Sebastian Marroquin, who is perhaps best known as the son of infamous drug kingpin Pablo Escobar, claims that Frank Sinatra was not only a business partner of his father’s, he was a “better cocaine dealer than a singer.”
Escobar’s son, who is presently a student of architecture residing in Argentina, told the respected Brazilian newspaper O Estado de Sao Paulo that there aren’t “any receipts, just words” to back his claim.
There are no receipts, just words. I know because I was very close to my father and he and his partners always spoke about that. (…) I can tell you that Sinatra was a better cocaine dealer than a singer. He was one of the partners of my father in Miami.
And if calling out Ol’ Blue Eyes wasn’t enough excitement to rattle the music industry, Marroquin took his remarks a step further in stating that he was by no means the only one, as “more singers” than one can imagine “began their careers thanks to the sponsorship of drug traffickers.”
Marroquin’s notorious drug dealer of a father, Pablo, died in a shootout with Columbian police in Medellin back in 1993. At his peak, estimates of his wealth placed him in the ranks of the world’s wealthiest men. The International Business Times reports his wealth to have been estimated at what would be around $30 billion today.
While former James Bond Roger Moore insisted just last year that Sinatra’s alleged connection to the mob was exaggerated, Woody Allen’s biography which was recently published state-side claims that the singer implored the Mafia to murder him as revenge for betraying his ex-wife, the now 70-year-old actress Mia Farrow.

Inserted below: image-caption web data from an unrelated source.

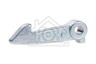 Beko Wasmachine Beko Deurhaak Metaal WMB71231, WMB91442LA, WTC5701B0 2813130300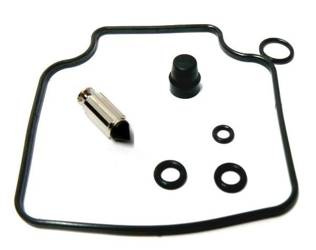 Tourmax Zestaw naprawczy gaźnika Honda TRX 650 RINCON 03-05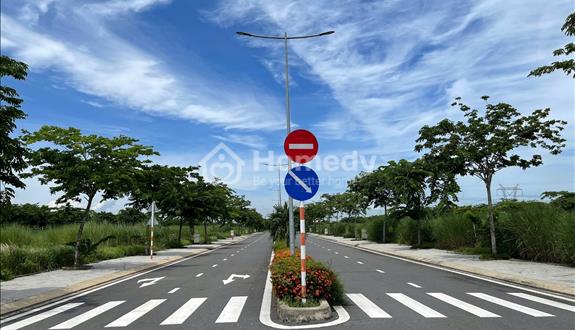 Bất động sản tại Long An - ảnh 1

In a fashion somewhat contradictory to Marroquin’s claims regarding Sinatra, Pablo’s brother, Roberto Escobar, claimed in his 2009 book titled “The Accountant’s Story” that the American friend who introduced them to the late Rat Pack singer had done so under the guise of the Escobar’s being involved in real estate development, not drug trafficking.
It wasn’t until later, after he found out who the Escobar brothers really were, that he firmly expressed his lack of inclination to associate with them, according to Roberto.
The now 38-year-old Sebastian, who was just 17 at the time of his father’s death, contradicted the Columbian government’s official account of his father’s death in his 2009 best-seller, titled “Pablo Escobar: My Father” — a book in which he wrote that his father took his own life by shooting himself in the head.